D. woaabi sp. nov. is further distinguished from D. rushikonda by the presence of ocelli (absent in D. rushikonda). D. woaabi sp. nov. is further distinguished from D. delyi by having a well cuticularized funnel-shaped gubernaculum vs. “simple thickening of posterior rectal lining” in D. delyi. They also exhibit filiform tail papillae that are absent in descriptions of D. delyi. D. woaabi are distinguished from several Diplolaimelloides species by a relatively short stoma length, long distance from anterior to amphid, and short distance from anterior to ocelli (Table 2).
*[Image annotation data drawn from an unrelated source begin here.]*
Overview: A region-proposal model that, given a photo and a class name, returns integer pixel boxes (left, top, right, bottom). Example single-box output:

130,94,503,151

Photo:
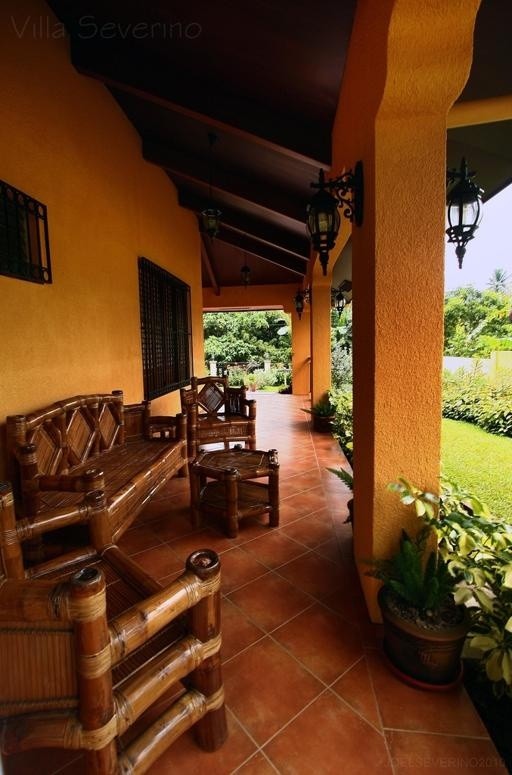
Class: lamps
303,157,363,278
328,280,352,319
199,131,223,244
440,155,491,271
239,251,251,290
291,285,312,321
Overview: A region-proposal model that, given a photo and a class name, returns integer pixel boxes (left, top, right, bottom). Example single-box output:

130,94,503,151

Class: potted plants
298,389,339,433
361,521,474,692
Finally, we note three morphological features present in D. woaabi sp. nov. that appear to be unique. First, they exhibit “mid-tail” papillae in an offset, paired configuration (Figs. 6B–D; 11A). Second, the spicule in D. woaabi sp. nov. have extensions below the tip that are presumably used for latching to the female during copulation (i.e., the “halberd,” Figs. 6A; 11D). Third, they are the first species to be reported in the genus with fused lips, and this trait may warrant an update of the genus diagnosis in the future (Figs. 7B–F). We note that while the fused lips were readily apparent in SEM (Figs. 7C–F), they would be more difficult to observe with light microscopy alone. Moreover, the extensions on the spicule are more clearly seen when they are outside of the body; although they could be observed internally as well in a folded-up position (Fig. 11).

Type locality and habitat

D. woaabi sp. nov. type specimens were found in microbialite with a mean water salinity of 115 ppt, in a bay located 4,200 ft above sea level. The cuticular adherence of other organisms and substrates was apparent on these nematodes (Fig. 12).

Figure 12:

Scanning electron microscopy of body ornamentation or adherence of other organisms and/or substances on Diplolaimelloides woaabi sp. nov. that are (A–D) rod-like, (E,F) wart-like, or (G,H) fuzz-like.

SSU phylogenetic analyses using primers SSU18A/RH5401 and SSU26R/RH5402 are consistent with recent 18S-based phylogenetic trees of Monhysteridae (Westerman et al., 2022). D. woaabi specimens are in a well-supported clade containing Diplolaimelloides delyi, Diplolaimelloides meyli, an uncharacterized Diplolaimelloides species, Diplolaimella dievengatensis and G. scyllae (Fig. 3). This tree supports the placement of GSL nematodes in the Diplolaimelloides genus with D. delyi as its closest conger.